## Records of scene-based questions
= = = =

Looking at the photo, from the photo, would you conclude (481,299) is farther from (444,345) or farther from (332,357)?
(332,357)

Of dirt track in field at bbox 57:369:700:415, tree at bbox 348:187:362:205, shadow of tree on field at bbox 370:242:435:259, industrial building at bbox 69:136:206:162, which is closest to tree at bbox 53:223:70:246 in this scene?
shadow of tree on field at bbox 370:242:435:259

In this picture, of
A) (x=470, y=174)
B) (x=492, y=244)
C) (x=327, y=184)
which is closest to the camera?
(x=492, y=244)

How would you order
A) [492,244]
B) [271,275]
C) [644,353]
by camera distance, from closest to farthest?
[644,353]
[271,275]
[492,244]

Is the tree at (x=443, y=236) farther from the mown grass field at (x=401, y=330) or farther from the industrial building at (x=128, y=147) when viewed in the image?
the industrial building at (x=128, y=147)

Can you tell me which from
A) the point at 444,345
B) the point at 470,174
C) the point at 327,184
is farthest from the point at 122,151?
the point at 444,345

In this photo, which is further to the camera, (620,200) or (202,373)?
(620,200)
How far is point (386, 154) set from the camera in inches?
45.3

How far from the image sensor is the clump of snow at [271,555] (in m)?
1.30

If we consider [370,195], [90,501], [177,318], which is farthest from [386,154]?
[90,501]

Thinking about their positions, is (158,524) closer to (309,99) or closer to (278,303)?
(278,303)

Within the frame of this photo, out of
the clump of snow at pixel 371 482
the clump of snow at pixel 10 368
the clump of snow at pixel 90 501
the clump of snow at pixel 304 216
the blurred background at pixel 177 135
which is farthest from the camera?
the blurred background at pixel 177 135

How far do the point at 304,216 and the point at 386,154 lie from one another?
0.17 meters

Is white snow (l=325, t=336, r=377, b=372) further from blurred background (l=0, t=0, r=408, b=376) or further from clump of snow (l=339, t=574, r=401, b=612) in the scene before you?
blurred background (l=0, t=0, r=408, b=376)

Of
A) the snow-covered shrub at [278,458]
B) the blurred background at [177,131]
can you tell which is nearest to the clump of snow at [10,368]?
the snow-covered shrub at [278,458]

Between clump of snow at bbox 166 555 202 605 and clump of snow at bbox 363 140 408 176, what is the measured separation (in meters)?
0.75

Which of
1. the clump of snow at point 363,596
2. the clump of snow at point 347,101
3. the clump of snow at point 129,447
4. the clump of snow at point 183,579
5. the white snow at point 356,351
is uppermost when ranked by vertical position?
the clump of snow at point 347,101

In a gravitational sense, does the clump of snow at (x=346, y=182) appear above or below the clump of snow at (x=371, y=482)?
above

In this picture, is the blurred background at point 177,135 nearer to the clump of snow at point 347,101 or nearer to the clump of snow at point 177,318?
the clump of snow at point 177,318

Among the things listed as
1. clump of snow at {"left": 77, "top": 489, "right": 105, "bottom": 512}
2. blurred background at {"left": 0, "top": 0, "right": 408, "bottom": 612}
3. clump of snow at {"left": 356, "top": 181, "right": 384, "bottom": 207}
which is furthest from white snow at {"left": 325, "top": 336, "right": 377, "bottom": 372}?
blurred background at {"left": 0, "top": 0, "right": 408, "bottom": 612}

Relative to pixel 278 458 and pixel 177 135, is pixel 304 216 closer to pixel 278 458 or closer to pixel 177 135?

= = = =

## WORK TO COMPLETE
Return precisely the lines of the records, starting with the line that holds "How far do the" and ending with the last one.

## OUTPUT OF THE TASK
How far do the point at 304,216 and the point at 386,154 lie from one another?
0.17 meters

Is white snow (l=325, t=336, r=377, b=372) further from blurred background (l=0, t=0, r=408, b=376) or further from clump of snow (l=339, t=574, r=401, b=612) in the scene before you?
blurred background (l=0, t=0, r=408, b=376)

Of
A) the snow-covered shrub at [278,458]
B) the blurred background at [177,131]
can you tell which is nearest to the clump of snow at [10,368]?
the snow-covered shrub at [278,458]

Between clump of snow at bbox 166 555 202 605 and clump of snow at bbox 363 140 408 176, what is the measured separation (in meters)?
0.75

Which of
1. the clump of snow at point 363,596
2. the clump of snow at point 347,101
3. the clump of snow at point 129,447
4. the clump of snow at point 183,579
5. the white snow at point 356,351
is uppermost when ranked by vertical position?
the clump of snow at point 347,101

In a gravitational sense, does the clump of snow at (x=346, y=182) appear above or below the clump of snow at (x=371, y=482)?
above

In this picture, is the blurred background at point 177,135 nearer to the clump of snow at point 347,101 or nearer to the clump of snow at point 177,318?
the clump of snow at point 177,318

Among the things listed as
1. clump of snow at {"left": 77, "top": 489, "right": 105, "bottom": 512}
2. blurred background at {"left": 0, "top": 0, "right": 408, "bottom": 612}
3. clump of snow at {"left": 356, "top": 181, "right": 384, "bottom": 207}
which is furthest from white snow at {"left": 325, "top": 336, "right": 377, "bottom": 372}?
blurred background at {"left": 0, "top": 0, "right": 408, "bottom": 612}

Relative to pixel 278 458 and pixel 177 135, is pixel 304 216 closer to pixel 278 458 or closer to pixel 177 135?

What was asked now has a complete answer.